Brief regering : Impact analyse FF55 maritieme sector
31 409 Zee- en binnenvaart
Nr. 346 BRIEF VAN DE MINISTER VAN INFRASTRUCTUUR EN WATERSTAAT
Aan de Voorzitter van de Tweede Kamer der Staten-Generaal
Den Haag, 18 februari 2022
Tijdens het plenaire debat over het Fit for 55 pakket op 27 oktober jl. (Handelingen II
2021/22, nr. 14, item 8) heeft uw Kamer aangegeven over inzicht te willen beschikken ten aanzien van de effecten
van de voorstellen voor de Nederlandse economie en specifiek betreffende de sectoren
die opereren in een internationaal c.q. mondiaal speelveld. Ik heb u daarop een impact
analyse toegezegd naar het cumulatieve effect van de verschillende voorstellen die
van toepassing zijn op de maritieme sector.

----------

OPDRACHT 1: Neem uit de brief het gedeelte van "Brief regering : Impact" tot en met "de maritieme sector." opnieuw over en vervang daarin "uw Kamer" door "de Kamer".
OPDRACHT 2: Op welke datum vond volgens de brief het plenaire debat over het Fit for 55 pakket plaats?

AANGELEVERD OVERZICHT:
----------

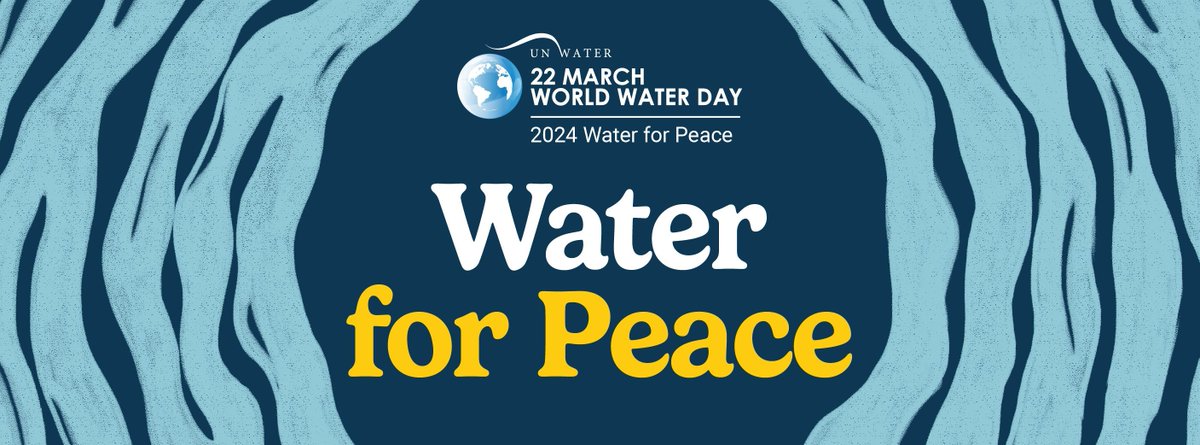 UN WATER
22 MARCH
WORLD WATER DAY
2024 Water for Peace

Water
for Peace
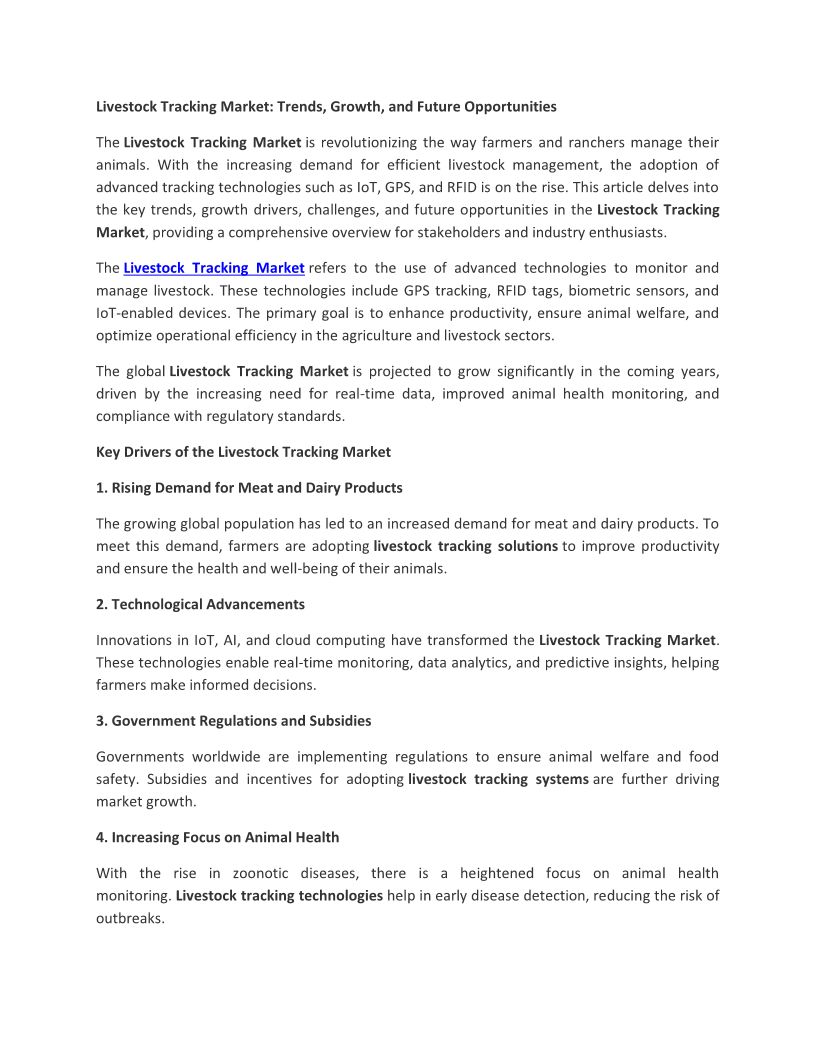 Livestock Tracking Market: Trends, Growth, and Future Opportunities

The Livestock Tracking Market is revolutionizing the way farmers and ranchers manage their animals. With the increasing demand for efficient livestock management, the adoption of advanced tracking technologies such as IoT, GPS, and RFID is on the rise. This article delves into the key trends, growth drivers, challenges, and future opportunities in the Livestock Tracking Market, providing a comprehensive overview for stakeholders and industry enthusiasts.

The Livestock Tracking Market refers to the use of advanced technologies to monitor and manage livestock. These technologies include GPS tracking, RFID tags, biometric sensors, and IoT-enabled devices. The primary goal is to enhance productivity, ensure animal welfare, and optimize operational efficiency in the agriculture and livestock sectors.

The global Livestock Tracking Market is projected to grow significantly in the coming years, driven by the increasing need for real-time data, improved animal health monitoring, and compliance with regulatory standards.

Key Drivers of the Livestock Tracking Market

1. Rising Demand for Meat and Dairy Products

The growing global population has led to an increased demand for meat and dairy products. To meet this demand, farmers are adopting livestock tracking solutions to improve productivity and ensure the health and well-being of their animals.

2. Technological Advancements

Innovations in IoT, AI, and cloud computing have transformed the Livestock Tracking Market. These technologies enable real-time monitoring, data analytics, and predictive insights, helping farmers make informed decisions.

3. Government Regulations and Subsidies

Governments worldwide are implementing regulations to ensure animal welfare and food safety. Subsidies and incentives for adopting livestock tracking systems are further driving market growth.

4. Increasing Focus on Animal Health

With the rise in zoonotic diseases, there is a heightened focus on animal health monitoring. Livestock tracking technologies help in early disease detection, reducing the risk of outbreaks.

----------

RESULTAAT 1:
Brief regering : Impact analyse FF55 maritieme sector
31 409 Zee- en binnenvaart
Nr. 346 BRIEF VAN DE MINISTER VAN INFRASTRUCTUUR EN WATERSTAAT
Aan de Voorzitter van de Tweede Kamer der Staten-Generaal
Den Haag, 18 februari 2022
Tijdens het plenaire debat over het Fit for 55 pakket op 27 oktober jl. (Handelingen II
2021/22, nr. 14, item 8) heeft de Kamer aangegeven over inzicht te willen beschikken ten aanzien van de effecten
van de voorstellen voor de Nederlandse economie en specifiek betreffende de sectoren
die opereren in een internationaal c.q. mondiaal speelveld. Ik heb u daarop een impact
analyse toegezegd naar het cumulatieve effect van de verschillende voorstellen die
van toepassing zijn op de maritieme sector.

RESULTAAT 2: Op 27 oktober jl.